▸ Provided passage

====================

The Great Rock & Roll Swindle Thoughts for the Evening

Owen J Byrne owen@permafrost.net
Wed, 26 Jun 2002 23:30:42 -0300


> Some people forget that the original M&M (Eminem) was actually the
> art project that was the "The Great Rock & Roll Swindle" by Malcom McClaren.
> The goal was to essentially destroy everything about established society
> through mockery.  The project turned out to be a living concept (for
> a while at least) called the Sex Pistols.
> 
> Napster had a chance to be the great rock & roll swindle except for the
> fact that they couldn't program their way out of a foxhole if their
> life depended on it.
> 
> 

Found at http://perso.club-internet.fr/fakirpro/music/spdisc.htm (more
Napster parallels):

In their short-lived career, the Sex Pistols created less than fifteen
original songs, and most of them were included in their first LP. 24
years later, you have to swim to a river of snot to buy one
worthwile Pistol record. With more than 200 different albums of the
band in circulation, things are totally out of hand.

====================

▸ Directive 1
Reproduce the entries from the line with "Which is nearer" through the end of the entries, and leave out the pictures.
These entries have no connection to the Sex Pistols post.

====================

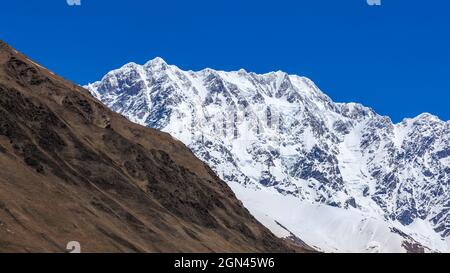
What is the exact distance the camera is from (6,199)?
6073 inches

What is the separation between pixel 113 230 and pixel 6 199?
2986cm

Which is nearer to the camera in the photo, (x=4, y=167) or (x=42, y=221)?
(x=42, y=221)
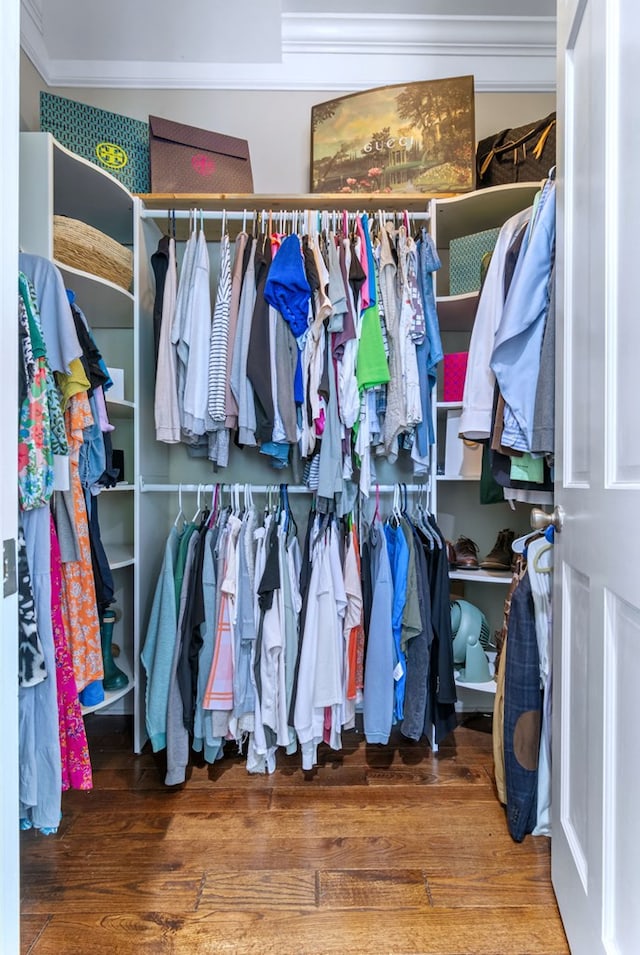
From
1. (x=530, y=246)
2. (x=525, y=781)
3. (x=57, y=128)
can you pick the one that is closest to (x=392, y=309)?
(x=530, y=246)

====================

▸ Directive 2
Write out the Sex Pistols post from "The Great Rock & Roll Swindle Thoughts" to "by Malcom McClaren.".

▸ Task solution 1
Which is nearer to the camera in the photo, (x=4, y=167) or (x=42, y=221)?
(x=42, y=221)
From
1. (x=530, y=246)
2. (x=525, y=781)
3. (x=57, y=128)
can you pick the one that is closest to (x=392, y=309)?
(x=530, y=246)

▸ Task solution 2
The Great Rock & Roll Swindle Thoughts for the Evening

Owen J Byrne owen@permafrost.net
Wed, 26 Jun 2002 23:30:42 -0300


> Some people forget that the original M&M (Eminem) was actually the
> art project that was the "The Great Rock & Roll Swindle" by Malcom McClaren.